I admit, my own personal style has a more classic vintage edge and, the older I get, the more reinforced that becomes, but I still love new clothes, new trends, textures and fabrics. That doesn’t mean I always follow it, but I love it anyway, even when I disagree with it.

When it comes to being plus size, however, it can feel a little like you’re sidelined. I admit, I’m lucky as a size 16, I have a little flexibility in clothes ranges, but we’re still a bit of an afterthought. And I remember what it was like in my larger days, trying to find clothes that were comfortable, fashionable and didn’t make it look like you were wearing a tent. 

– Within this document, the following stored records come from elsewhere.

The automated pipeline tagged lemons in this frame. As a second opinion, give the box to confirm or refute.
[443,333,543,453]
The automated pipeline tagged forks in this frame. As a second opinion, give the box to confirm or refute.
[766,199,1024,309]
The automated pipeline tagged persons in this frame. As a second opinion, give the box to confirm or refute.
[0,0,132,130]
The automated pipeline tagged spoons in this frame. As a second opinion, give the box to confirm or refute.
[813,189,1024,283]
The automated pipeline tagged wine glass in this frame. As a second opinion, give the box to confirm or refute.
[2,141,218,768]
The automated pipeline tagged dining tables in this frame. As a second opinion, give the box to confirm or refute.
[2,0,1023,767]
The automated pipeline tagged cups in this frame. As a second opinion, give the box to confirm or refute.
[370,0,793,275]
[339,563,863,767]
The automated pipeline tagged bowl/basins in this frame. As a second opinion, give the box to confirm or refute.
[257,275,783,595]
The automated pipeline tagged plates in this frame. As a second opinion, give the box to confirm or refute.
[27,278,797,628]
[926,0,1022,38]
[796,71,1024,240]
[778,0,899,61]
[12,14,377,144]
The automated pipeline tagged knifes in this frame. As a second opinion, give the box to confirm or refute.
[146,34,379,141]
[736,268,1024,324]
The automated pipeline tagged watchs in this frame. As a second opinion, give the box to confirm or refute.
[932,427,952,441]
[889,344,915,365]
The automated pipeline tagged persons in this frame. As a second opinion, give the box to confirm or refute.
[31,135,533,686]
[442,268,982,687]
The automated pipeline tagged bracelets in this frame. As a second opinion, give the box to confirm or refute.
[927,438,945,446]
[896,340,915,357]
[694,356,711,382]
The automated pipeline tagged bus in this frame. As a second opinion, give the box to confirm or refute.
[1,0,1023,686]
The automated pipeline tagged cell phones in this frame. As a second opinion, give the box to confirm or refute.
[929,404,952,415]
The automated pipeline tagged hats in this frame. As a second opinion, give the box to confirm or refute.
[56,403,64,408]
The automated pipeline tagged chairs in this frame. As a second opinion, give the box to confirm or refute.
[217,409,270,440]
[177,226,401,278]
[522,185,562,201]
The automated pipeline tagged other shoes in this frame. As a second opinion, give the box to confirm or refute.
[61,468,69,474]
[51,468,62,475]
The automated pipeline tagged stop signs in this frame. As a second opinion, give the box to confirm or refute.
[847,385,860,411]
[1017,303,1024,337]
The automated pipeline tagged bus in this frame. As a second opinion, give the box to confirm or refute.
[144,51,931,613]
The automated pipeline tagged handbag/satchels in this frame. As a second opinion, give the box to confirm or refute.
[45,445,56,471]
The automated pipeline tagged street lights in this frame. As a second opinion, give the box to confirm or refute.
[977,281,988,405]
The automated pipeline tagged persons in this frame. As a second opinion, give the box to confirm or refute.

I don’t know anybody who would like to be referred to as mumsy at any age, let alone under thirty, which at my largest I was.

Oh and for those curious, size 28.

So when I heard about Curve, I got excited. Not only was there going to be plus sized fashion, plus sized models – Tess Holliday, Hayley Hasselhoff and Nicolette Mason – but it was going to be in Manchester. 

On my bloody doorstep. No way I was going to miss it. 

Of course, being somewhat older than all these glamorous model types, I pulled out the big guns. I deployed anti-wrinkle cream, contouring, eye-shadow and false lashes.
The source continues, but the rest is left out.